PeRSonAl at ASPLOS 2020

Thank you for attending the inaugural PeRSonAl tutorial. We are very excited to host this tutorial in order to encourage interdisciplinary research — algorithms, datasets, systems — into efficient and responsible personalized recommendation.

The inaugural PeRSonAl tutorial will be held as an online, real-time webinar on Monday March 23, 2020 from 11:00am EST to 2:00pm EST. You can join the webinar with this link to a Zoom conference. In the meantime, we will upload pre-recorded talks from our invited speakers below and you can join the Slack discussion channel provided by ASPLOS 2020 (under the #tutorial-understanding-system-implications-for-neural-recommendation channel). Finally, we ask that you indicate your intent to participate on this Google sheet.

Program

Please find prepared slides and recordings of all the talks in this Google Drive folder. Contact info.personal.tutorial@gmail.com for any questions.

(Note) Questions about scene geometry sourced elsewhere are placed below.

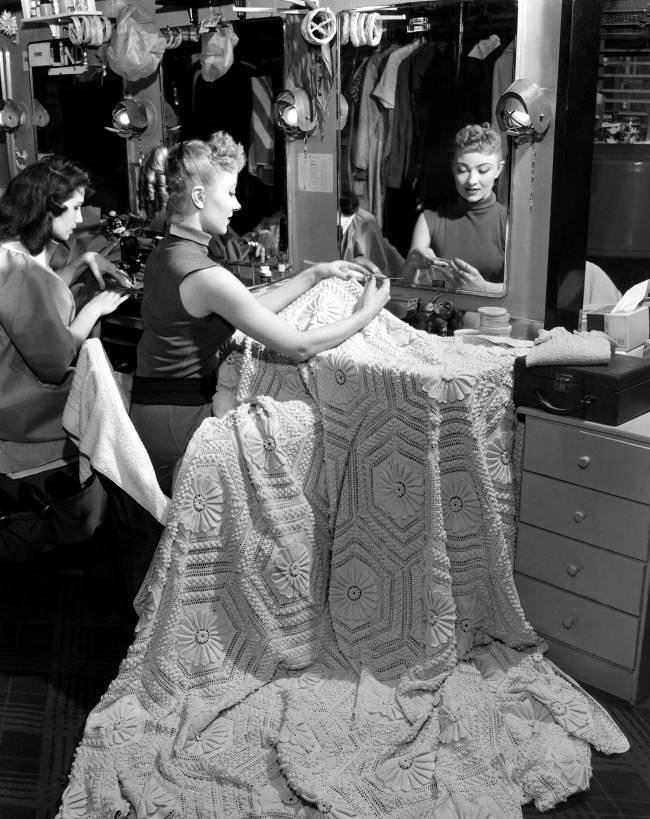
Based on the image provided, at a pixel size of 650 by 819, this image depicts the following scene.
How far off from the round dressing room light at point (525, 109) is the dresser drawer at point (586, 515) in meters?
1.09

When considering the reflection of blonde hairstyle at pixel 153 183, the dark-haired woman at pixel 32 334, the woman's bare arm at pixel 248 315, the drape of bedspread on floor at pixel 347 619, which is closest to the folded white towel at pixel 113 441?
the drape of bedspread on floor at pixel 347 619

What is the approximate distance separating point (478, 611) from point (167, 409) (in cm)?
110

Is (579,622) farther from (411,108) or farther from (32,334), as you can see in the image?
(32,334)

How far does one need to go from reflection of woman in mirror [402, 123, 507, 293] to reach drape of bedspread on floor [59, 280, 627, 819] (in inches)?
20.6

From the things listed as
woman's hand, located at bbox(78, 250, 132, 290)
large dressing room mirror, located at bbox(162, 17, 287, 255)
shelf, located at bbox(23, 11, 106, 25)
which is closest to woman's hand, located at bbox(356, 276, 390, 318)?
large dressing room mirror, located at bbox(162, 17, 287, 255)

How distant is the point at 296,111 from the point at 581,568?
2.03 metres

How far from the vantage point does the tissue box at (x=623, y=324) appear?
2949 mm

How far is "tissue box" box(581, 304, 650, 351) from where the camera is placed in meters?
2.95

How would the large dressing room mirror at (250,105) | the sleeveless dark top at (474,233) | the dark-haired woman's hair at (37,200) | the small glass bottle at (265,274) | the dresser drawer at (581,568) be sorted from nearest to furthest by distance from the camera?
the dresser drawer at (581,568)
the sleeveless dark top at (474,233)
the dark-haired woman's hair at (37,200)
the large dressing room mirror at (250,105)
the small glass bottle at (265,274)

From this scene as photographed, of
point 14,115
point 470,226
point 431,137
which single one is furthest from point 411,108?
point 14,115

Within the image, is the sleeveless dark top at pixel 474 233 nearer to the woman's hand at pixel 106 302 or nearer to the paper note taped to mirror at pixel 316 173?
the paper note taped to mirror at pixel 316 173

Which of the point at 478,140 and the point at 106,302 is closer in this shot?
the point at 478,140

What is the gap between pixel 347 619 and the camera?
2.80 m

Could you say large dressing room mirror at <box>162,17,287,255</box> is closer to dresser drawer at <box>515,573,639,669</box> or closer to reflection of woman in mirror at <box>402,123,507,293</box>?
reflection of woman in mirror at <box>402,123,507,293</box>
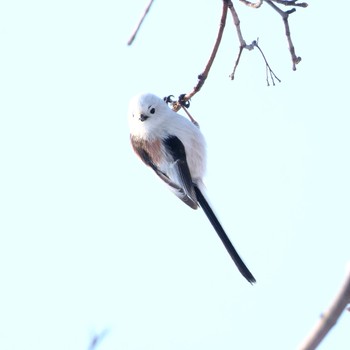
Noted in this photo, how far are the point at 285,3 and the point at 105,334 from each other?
162 centimetres

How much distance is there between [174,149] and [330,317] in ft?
10.6

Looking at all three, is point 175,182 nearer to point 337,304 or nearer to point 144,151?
point 144,151

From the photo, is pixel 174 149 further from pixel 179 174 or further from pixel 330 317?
pixel 330 317

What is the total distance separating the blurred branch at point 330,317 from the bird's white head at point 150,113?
10.6 feet

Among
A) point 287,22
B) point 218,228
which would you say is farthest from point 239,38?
point 218,228

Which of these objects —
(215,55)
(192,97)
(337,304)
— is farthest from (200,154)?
(337,304)

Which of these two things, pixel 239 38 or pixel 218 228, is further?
pixel 218 228

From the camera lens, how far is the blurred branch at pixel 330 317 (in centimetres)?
93

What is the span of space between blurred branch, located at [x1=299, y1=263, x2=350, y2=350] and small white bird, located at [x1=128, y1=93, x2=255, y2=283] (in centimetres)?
314

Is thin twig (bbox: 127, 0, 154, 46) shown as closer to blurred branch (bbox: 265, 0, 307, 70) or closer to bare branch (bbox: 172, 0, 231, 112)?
blurred branch (bbox: 265, 0, 307, 70)

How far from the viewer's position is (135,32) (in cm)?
178

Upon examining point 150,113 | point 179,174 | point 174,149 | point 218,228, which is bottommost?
point 218,228

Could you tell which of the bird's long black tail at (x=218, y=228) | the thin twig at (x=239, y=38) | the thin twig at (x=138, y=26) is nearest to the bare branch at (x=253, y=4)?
the thin twig at (x=239, y=38)

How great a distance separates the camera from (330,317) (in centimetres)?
95
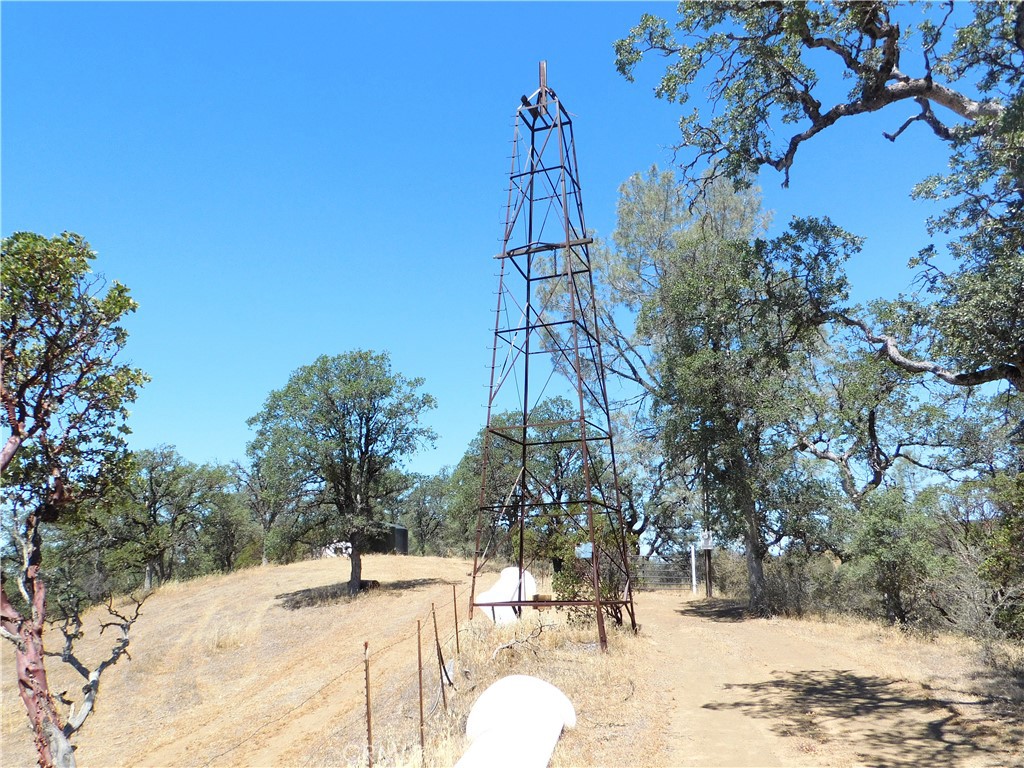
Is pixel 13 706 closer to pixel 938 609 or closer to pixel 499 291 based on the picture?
pixel 499 291

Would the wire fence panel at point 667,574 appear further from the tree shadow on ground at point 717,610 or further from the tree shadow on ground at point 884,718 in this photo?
the tree shadow on ground at point 884,718

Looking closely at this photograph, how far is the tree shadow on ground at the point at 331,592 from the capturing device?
2855 cm

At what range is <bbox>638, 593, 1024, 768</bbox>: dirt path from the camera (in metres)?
7.55

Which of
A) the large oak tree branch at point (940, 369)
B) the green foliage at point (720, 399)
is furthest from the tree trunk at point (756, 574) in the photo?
the large oak tree branch at point (940, 369)

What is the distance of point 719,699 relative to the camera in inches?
412

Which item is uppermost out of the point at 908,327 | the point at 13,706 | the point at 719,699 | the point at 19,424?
the point at 908,327

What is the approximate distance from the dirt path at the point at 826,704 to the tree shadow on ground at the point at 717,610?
4.67 m

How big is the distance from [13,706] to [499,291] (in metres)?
16.1

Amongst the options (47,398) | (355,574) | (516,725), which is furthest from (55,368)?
(355,574)

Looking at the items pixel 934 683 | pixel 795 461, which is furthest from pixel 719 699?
pixel 795 461

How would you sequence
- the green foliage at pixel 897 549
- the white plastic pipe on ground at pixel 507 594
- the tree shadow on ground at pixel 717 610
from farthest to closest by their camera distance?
the tree shadow on ground at pixel 717 610 < the white plastic pipe on ground at pixel 507 594 < the green foliage at pixel 897 549

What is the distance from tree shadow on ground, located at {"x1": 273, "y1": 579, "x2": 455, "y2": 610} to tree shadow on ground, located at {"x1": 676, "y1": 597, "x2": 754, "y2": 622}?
12.3m

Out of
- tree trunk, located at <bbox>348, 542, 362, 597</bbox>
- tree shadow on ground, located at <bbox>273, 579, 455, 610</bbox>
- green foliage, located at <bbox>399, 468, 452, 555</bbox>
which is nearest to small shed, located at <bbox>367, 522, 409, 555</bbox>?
green foliage, located at <bbox>399, 468, 452, 555</bbox>

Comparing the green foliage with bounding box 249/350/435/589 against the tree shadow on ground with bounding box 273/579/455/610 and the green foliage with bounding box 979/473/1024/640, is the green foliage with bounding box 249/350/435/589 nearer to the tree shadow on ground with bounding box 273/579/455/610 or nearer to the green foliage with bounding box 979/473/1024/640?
the tree shadow on ground with bounding box 273/579/455/610
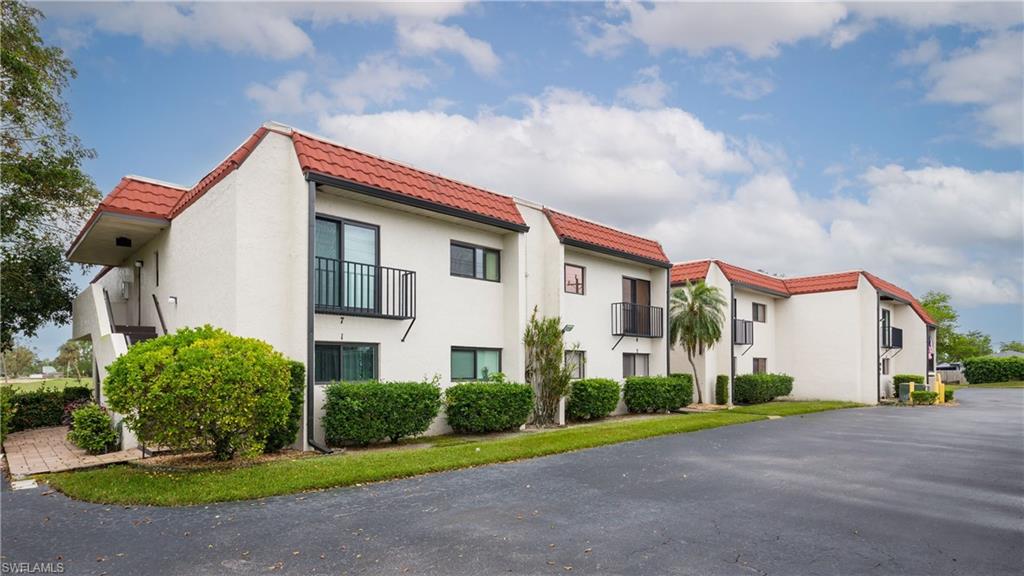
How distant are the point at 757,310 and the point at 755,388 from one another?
4.25 metres

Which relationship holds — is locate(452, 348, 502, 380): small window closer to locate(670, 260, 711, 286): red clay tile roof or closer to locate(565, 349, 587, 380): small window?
locate(565, 349, 587, 380): small window

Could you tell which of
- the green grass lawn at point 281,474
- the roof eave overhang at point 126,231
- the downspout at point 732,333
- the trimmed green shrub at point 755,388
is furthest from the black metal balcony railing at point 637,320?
the roof eave overhang at point 126,231

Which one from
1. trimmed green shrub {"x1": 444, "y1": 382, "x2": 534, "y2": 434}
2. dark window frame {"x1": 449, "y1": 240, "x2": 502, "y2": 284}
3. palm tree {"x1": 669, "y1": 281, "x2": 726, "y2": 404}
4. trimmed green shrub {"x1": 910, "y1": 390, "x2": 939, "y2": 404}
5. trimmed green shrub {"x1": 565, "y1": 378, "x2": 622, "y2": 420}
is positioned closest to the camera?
trimmed green shrub {"x1": 444, "y1": 382, "x2": 534, "y2": 434}

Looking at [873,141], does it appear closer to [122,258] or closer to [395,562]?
[395,562]

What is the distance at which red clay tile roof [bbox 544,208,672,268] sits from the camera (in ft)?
53.5

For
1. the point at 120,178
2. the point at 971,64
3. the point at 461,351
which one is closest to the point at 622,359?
the point at 461,351

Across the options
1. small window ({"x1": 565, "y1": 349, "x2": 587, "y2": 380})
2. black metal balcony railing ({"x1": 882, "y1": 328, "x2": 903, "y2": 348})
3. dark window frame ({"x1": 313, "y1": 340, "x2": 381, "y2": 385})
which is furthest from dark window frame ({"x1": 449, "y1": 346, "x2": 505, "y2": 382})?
black metal balcony railing ({"x1": 882, "y1": 328, "x2": 903, "y2": 348})

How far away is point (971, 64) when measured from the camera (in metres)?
13.8

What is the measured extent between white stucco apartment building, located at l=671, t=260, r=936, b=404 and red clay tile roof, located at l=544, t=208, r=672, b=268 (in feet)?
12.8

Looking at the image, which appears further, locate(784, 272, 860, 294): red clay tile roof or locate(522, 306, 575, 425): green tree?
locate(784, 272, 860, 294): red clay tile roof

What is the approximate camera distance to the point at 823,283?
88.7 ft

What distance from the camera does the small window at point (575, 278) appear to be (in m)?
17.5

Welcome to Inaugural PeRSonAl Tutorial!

Time: 11:00am – 11:15am
Presenters: Carole-Jean Wu and Udit Gupta (Facebook AI Research and Harvard)
Abstract: Deep learning-based personalized recommendation systems and algorithms form the building block to produce high-quality content suggestions. As compared to other more classic approaches, such as collaborative filtering, deep learning-based approaches have demonstrated higher quality user engagement because of its ability to exploit a wider range of signals and to model meaningful interactions and histories more effectively. Despite an important class of deep learning workloads that has been widely used in industries for product and advertisement suggestions, research for deep learning-based personalized recommendation is severely under-invested in the system and architecture’s communities (more from our recent article on Deep Learning: It’s Not All About Recognizing Cats and Dogs, ACM SIGARCH Blog). To enable more interdisciplinary research into building efficient and responsible personalized recommendation, this tutorial on PeRSonAl: Personalized Recommendation Systems and Algorithms. PeRSonAl-asplos2020 features an exciting panel of speakers from academia and industry to cover the perspectives from algorithms, datasets, and system design.
Recorded Presentation: [Slides – PDF] [Video – MP4]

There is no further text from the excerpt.